If you mean the page you get after you click "enter" on the home page,
it works for me. The middle of the page has a flash player. It takes a
few moments to pop up as a black box. The control panel for the player
may not be seen until you move the cursor onto the black player area.
You must start the player with this control panel. The panel then
disappears after a few seconds again. This is a flash option that
hides the control panel unless it is being used. If the page still
does not work for you, perhaps the flash version you have is not
recent enough. Then it is possible that the Linux OS is having
problems with the code used. The site is just being started up. They
ask for feedback, so if you still are having a problem, you might want
to contact them.

• _Exercise aim_
Can you carry on the flash player reply from where it stops? The rows aren't needed for this.

• _Material shown_
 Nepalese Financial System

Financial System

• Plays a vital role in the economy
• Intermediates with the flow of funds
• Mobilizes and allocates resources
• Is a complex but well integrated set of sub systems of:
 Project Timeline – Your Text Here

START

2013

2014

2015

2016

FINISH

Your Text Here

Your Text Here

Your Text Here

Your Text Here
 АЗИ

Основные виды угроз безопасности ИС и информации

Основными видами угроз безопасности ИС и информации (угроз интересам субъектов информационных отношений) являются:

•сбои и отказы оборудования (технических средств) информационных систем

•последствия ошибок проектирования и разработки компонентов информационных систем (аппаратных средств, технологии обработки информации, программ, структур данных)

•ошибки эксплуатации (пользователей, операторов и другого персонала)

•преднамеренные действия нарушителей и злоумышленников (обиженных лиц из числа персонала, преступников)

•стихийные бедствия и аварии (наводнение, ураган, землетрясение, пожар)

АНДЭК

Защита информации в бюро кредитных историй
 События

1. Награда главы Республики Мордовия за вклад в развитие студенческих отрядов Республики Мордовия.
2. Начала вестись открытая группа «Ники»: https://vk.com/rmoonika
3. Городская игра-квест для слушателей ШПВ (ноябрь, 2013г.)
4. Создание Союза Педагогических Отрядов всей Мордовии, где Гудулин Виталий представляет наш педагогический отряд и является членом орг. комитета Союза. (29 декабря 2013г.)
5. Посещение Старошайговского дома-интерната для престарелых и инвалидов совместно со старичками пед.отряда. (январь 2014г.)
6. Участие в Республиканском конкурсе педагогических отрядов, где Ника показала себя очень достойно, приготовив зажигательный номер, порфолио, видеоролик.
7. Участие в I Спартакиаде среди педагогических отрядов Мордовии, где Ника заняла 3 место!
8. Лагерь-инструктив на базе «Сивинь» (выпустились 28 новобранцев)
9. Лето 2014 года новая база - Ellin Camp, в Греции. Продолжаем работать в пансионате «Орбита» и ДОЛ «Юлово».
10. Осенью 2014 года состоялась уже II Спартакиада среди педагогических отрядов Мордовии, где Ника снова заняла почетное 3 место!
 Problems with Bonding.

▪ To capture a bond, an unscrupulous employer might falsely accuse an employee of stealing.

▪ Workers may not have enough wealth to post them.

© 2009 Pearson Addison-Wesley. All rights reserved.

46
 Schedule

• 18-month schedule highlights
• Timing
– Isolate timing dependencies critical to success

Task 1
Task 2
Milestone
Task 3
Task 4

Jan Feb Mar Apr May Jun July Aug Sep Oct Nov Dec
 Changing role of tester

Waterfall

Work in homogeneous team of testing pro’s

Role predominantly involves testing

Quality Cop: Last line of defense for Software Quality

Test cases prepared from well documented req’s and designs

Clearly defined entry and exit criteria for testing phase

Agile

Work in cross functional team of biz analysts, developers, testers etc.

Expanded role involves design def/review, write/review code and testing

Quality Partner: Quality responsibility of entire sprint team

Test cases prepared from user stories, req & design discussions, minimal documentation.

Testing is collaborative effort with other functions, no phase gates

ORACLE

• _Result below_
The preliminary site demo was written by a commercial web development
company, for free I think, that is mentioned somewhere on the site. At
present the code is written in xhtml 1.0 transitional, but is being
served as just text/html. I have no idea if they intend to set the
server to serve true xhtml as application/xhtml+xml in the future. And
of course their code for the flash object does not validate. They use
the common ActiveX object for it that contains an embed path for most
browsers, other than IE, that do not support ActiveX. This seems to
work and is often used. However modern valid code can be used by using
Microsoft conditional comments to route to an ActiveX path if IE and
route to an ordinary object path if not IE rather than the embed path
used. The embed tag is what causes errors at the W3C html validator,
because embed is not and never has been an official W3C tag. It is a
relic from the browser war era. There are other "warts". I don't know
who will write the final code used on the finished site. They
apparently were in a hurry to get something up for a demo.